Source text:
• • • • • • •

KALAMAZOO, Mich. — Mark Totten didn’t think much about politics in the 1980s, when he was growing up in this classic Midwestern town, halfway between Detroit and Chicago.
His parents and grandparents were Republicans, so he thought of himself as one too. His parents were divorced and there wasn’t much money, so he mowed lawns and delivered papers. He thought during high school that he might want to go to seminary and become a Baptist minister.
Today, at 40, he is still very much a part of Kalamazoo. He lives there and until recently served on the school board. Most Sundays, he and his wife, Kristin, take their two small children to church, and then for a family hike.
They look like the extremely straight arrows they are. Except some things have changed dramatically.
Mr. Totten is a high-powered lawyer, who managed to earn a law degree and a Ph.D. in ethics from Yale University — at the same time. His wife also is an attorney, who mainly represents children with disabilities. He’s served as an assistant federal prosecutor and clerk to a federal judge.
Now, he is a professor at Michigan State University’s college of law, and wants a new job.
Mr. Totten is running for state attorney general — as a Democrat. Republicans, he said, no longer represent his values.
Being the state’s top attorney would be “my dream job,” he said over lunch last week. “I want this office to be what it once was — the people’s lawyer. That means keeping the people safe — from violent crime, but also the crime that happens in corporate boardrooms. Things need to change.”

• • • • • • •

Scene geometry reasoning data:

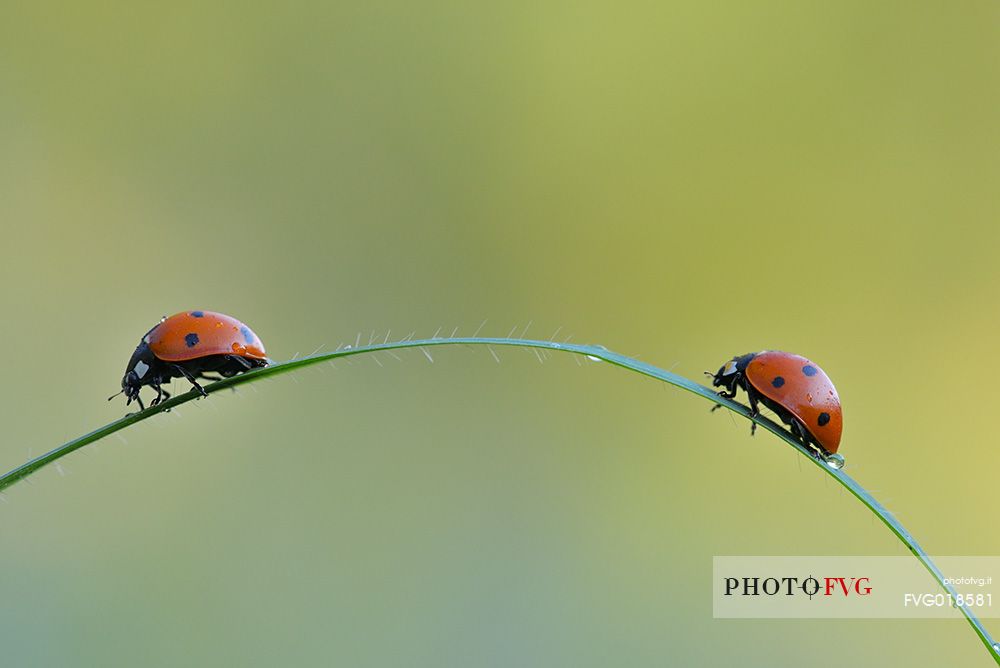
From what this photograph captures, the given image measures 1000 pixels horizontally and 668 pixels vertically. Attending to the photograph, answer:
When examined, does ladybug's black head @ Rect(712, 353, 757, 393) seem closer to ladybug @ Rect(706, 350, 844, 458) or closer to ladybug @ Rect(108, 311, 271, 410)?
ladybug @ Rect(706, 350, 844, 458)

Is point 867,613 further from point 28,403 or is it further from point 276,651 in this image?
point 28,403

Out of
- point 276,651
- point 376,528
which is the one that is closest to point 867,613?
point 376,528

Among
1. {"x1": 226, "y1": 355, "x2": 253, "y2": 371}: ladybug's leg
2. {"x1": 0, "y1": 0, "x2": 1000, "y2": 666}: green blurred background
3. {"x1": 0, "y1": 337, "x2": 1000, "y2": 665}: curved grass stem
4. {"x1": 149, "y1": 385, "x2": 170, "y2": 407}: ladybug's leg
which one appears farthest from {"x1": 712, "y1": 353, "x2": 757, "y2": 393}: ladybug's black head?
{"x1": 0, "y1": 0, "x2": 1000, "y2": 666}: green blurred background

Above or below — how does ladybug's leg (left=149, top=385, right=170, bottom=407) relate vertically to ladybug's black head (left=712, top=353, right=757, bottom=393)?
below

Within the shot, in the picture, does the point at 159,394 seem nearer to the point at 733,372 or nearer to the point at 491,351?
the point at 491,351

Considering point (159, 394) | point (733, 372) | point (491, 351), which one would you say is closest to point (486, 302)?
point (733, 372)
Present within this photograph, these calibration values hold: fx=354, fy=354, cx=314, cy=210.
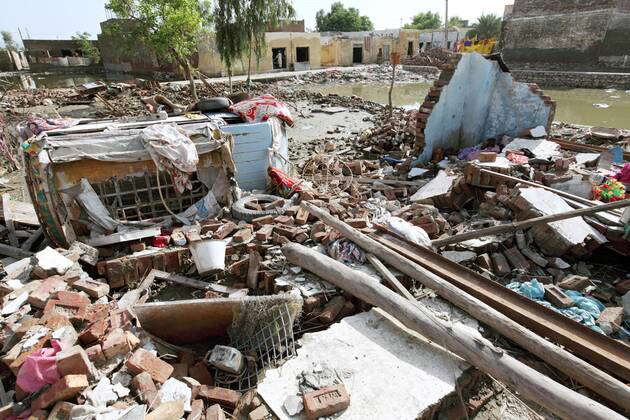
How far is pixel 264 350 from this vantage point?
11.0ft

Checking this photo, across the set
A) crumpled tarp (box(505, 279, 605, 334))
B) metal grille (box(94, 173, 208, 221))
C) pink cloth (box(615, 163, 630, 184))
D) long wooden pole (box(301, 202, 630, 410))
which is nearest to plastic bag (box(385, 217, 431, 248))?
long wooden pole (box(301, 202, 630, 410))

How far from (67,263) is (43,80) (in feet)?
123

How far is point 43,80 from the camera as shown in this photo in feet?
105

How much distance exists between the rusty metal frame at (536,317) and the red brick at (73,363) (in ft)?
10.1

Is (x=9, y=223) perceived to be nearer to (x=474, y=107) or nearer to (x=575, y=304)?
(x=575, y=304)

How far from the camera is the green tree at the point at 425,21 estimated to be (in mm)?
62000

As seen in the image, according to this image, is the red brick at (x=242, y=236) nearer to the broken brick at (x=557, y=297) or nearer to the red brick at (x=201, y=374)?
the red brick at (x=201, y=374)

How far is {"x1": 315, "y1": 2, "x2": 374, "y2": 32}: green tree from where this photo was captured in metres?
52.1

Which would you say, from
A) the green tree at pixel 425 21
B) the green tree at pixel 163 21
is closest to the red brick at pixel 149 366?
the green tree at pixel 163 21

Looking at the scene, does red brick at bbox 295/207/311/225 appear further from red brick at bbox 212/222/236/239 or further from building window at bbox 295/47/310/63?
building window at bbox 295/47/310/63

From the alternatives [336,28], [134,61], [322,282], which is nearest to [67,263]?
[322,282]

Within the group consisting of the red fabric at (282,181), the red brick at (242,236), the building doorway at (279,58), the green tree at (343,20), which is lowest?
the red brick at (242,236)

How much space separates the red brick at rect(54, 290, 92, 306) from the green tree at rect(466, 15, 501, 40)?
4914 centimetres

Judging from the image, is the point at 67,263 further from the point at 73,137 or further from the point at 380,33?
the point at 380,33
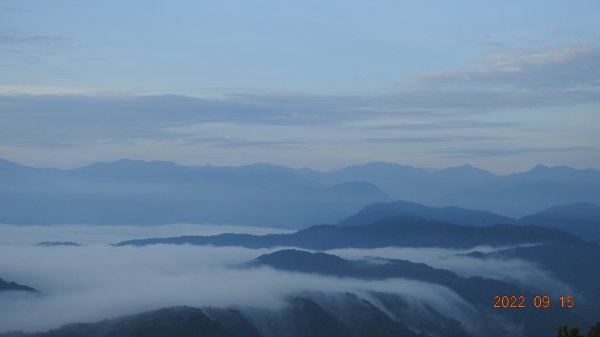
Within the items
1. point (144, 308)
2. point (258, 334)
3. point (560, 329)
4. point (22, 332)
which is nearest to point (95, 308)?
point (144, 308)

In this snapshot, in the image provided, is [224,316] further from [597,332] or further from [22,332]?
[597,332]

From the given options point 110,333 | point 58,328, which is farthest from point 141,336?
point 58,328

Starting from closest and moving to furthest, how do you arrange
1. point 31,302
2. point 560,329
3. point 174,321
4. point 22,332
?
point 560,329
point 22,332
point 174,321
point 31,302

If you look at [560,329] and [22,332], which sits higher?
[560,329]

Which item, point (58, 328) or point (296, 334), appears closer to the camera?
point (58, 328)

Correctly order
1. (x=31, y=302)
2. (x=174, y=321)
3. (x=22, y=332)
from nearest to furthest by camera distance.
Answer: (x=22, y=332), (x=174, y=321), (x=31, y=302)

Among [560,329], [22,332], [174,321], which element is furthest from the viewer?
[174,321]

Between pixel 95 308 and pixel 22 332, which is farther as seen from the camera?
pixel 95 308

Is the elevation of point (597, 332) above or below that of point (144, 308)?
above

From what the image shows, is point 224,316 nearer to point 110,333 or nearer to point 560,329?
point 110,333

• • • • • • •

Required action 1: In the article about Mark Totten, what two degrees did he earn at Yale University at the same time?
Required action 2: Continue the article about Mark Totten from the end of its last paragraph.

Answer 1: A law degree and a Ph.D. in ethics.

Answer 2:
He knows that won’t be easy. Michigan’s current attorney general, Bill Schuette, is heavily favored to win another term. He is expected to have a campaign war chest of millions of dollars.
Mr. Totten, who is not independently wealthy, has raised less than $200,000. He won’t have to struggle for the Democratic nomination; in Michigan, candidates for attorney general are not picked in a primary, but in a late summer state convention.
Neither man is expected to face a challenge. In Mr. Totten’s case, nobody else seems to want the nomination. The last time an incumbent Michigan attorney general was defeated was in 1954. These days, challengers usually just go through the motions.
Mr. Totten, however, is playing to win. “We’ve never had an attorney general like Bill Schuette,” Mr. Totten said. “From Day One [he] has used his office to serve his party, his patrons, and his political career.”
That may sound like standard campaign rhetoric, but the incumbent attorney general has been accused frequently of excessive partisanship by even independent observers.
And last week was clearly embarrassing for him. Attorney General Schuette directed a major effort in federal court to defend Michigan’s refusal to allow same-sex marriages or adoptions.
U.S. District Judge Bernard Friedman, a conservative appointed by President Ronald Reagan, decisively ruled against him.
Following the lead of federal judges in several other states, Judge Friedman predictably said on March 21 that Michigan’s ban on same-sex marriages was unconstitutional.
But he didn’t stop there. In a remarkable opinion, the judge appeared to excoriate the attorney general’s case as that of a legal incompetent. The judge said one state witness was “entirely unbelievable and not worthy of serious consideration.”
The judge added that the others who testified for Mr. Schuette “clearly represented a fringe viewpoint that is rejected by the vast majority of their colleagues across a variety of social science fields.”
Mr. Totten thinks if he can get voters to look at the attorney general’s record in other areas, they are bound to agree that they need a change. He said that as attorney general, he would push for strengthening Michigan’s Consumer Protection Act, which has been largely gutted by the state Supreme Court.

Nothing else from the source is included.